I found the WDC drive had the same problem as the two 500Gb WDC drives, namely these errors in dmesg, leading to inode corruption:

ata2: exception Emask 0x10 SAct 0x0 SErr 0x4090000 action 0xe frozen
ata2: irq_stat 0x00400040, connection status changed
ata2: SError: { PHYRdyChg 10B8B DevExch }
ata2: hard resetting link
ata2: SATA link up 3.0 Gbps (SStatus 123 SControl 300)
ata2.00: configured for UDMA/133
ata2: EH complete

The problem apparently is due to a broken implementation of NCQ by Western Digital, it results in the drive being turned off every now and then, especially under heavy load (like having 500Gb of backups rsync’ed to them!)

The fix, that is hopefully going to work for me (seems OK for the past hour or so) is to disable NCQ just for that drive, not the entire controller, in /etc/rc.local

echo 1 > /sys/block/sdb/device/queue_depth

Unfortunately, by the time I found the fix I already had two bad sectors (current pending sector count). Hopefully they will be dealt with by the drive/SMART, I reformatted/partitioned, so it won’t mean a third RMA perhaps.

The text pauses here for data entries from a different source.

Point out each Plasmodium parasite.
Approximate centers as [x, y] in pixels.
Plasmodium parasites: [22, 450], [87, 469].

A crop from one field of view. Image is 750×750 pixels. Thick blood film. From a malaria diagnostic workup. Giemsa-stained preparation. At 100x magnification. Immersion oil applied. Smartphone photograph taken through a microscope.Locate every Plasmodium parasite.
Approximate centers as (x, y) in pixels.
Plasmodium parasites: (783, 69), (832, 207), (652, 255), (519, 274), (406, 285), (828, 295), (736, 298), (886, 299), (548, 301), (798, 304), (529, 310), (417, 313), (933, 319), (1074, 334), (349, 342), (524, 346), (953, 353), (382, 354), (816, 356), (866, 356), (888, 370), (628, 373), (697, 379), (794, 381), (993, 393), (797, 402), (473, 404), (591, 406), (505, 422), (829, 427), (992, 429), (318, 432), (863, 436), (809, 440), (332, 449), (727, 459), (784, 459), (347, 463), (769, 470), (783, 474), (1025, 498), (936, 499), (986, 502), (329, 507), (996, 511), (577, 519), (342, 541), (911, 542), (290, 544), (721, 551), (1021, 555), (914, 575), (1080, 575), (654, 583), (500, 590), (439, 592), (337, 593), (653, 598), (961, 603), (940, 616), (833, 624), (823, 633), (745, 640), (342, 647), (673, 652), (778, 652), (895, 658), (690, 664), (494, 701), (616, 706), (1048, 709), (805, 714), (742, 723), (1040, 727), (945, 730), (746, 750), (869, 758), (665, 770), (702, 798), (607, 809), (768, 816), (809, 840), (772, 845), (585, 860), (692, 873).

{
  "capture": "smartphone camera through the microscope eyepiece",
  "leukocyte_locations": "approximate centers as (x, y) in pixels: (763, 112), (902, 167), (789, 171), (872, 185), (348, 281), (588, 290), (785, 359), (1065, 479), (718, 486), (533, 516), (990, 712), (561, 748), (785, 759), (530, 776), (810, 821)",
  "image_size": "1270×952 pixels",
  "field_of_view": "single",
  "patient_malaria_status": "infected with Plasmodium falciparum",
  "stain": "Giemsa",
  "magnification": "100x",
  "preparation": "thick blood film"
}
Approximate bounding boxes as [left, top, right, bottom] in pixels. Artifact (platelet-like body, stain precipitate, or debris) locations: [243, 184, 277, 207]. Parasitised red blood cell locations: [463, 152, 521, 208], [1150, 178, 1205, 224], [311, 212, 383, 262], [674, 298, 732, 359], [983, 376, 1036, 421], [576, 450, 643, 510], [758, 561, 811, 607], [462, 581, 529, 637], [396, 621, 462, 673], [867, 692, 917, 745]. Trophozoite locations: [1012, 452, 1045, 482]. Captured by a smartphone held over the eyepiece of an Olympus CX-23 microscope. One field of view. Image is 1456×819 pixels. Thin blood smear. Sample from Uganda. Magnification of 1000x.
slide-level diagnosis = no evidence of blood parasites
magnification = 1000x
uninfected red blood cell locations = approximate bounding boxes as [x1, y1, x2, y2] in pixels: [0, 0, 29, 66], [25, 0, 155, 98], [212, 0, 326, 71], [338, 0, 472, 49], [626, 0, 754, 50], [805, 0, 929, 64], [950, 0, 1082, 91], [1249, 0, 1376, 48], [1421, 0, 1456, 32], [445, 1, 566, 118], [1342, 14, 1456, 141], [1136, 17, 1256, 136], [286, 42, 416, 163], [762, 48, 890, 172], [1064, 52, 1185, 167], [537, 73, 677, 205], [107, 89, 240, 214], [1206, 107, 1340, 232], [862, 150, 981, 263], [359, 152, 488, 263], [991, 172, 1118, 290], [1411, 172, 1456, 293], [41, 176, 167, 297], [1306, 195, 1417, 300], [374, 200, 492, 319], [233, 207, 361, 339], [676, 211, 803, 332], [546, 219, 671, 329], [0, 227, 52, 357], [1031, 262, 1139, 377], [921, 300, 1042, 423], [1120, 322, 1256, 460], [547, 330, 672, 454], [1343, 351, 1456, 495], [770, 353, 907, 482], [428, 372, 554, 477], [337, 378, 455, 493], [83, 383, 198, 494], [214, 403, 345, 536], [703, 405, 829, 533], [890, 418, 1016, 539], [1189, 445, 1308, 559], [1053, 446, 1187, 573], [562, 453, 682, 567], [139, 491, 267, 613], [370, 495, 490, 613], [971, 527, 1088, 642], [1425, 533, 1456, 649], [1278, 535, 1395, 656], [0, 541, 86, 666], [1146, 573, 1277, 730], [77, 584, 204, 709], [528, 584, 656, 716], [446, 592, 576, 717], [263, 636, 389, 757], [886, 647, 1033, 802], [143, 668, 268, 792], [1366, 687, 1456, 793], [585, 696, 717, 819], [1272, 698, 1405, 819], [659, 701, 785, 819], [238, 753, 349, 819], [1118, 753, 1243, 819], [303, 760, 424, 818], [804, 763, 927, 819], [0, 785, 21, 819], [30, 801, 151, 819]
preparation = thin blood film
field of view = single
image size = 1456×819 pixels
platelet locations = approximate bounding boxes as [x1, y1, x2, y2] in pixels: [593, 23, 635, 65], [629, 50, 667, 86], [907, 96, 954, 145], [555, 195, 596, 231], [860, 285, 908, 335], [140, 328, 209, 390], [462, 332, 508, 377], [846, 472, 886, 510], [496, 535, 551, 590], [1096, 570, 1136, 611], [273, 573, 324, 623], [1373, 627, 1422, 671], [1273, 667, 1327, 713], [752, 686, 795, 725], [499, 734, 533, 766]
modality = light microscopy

Stangely enough the 1.5Tb/640Gb WDC Greens in my fileserver and Dad’s PC don’t seem to have any problems – but they run Ubuntu not Fedora, so maybe they are blacklisted in the kernel driver, or the BIOSes don’t support NCQ – in fact I think they are both running the SATA controller in “IDE” mode as I recall.

Next up I have to figure out why my other PC has been switching on and off at random. I expect its heat issues I (need to disable overclocking) and/or a flaky PSU (which I’m about to replace).

Update: Disabling NCQ doesn’t seem to have fixed the issue so I’ve re-enabled it. I’ve reworked my PSU cabling so that only the SSD and HDD are on one cable and all the fans and the DVD+RW are on the other cable, as it could be a power issue. I’ve also swapped the SATA connector to the third port on the motherboard in case that’s the problem. Anyway I don’t seem to be seeing the issue at the moment, and oddly enough the bad sectors in SMART have disappeared too!

Update 2: Spoke too soon, I’ve got 4 unrecoverable sectors now.

These errors in dmesg, are in fact a kernel USB bug, nothing to do with disk inodes:

name_count maxed, losing inode data: dev=00:05, inode=8572

# find /sys/ -inum 8572
/sys/devices/pci0000:00/0000:00:1a.1/usb4/4-0:1.0/ep_81/bmAttributes

Oh and I just received a Paypal refund for the two previous disks!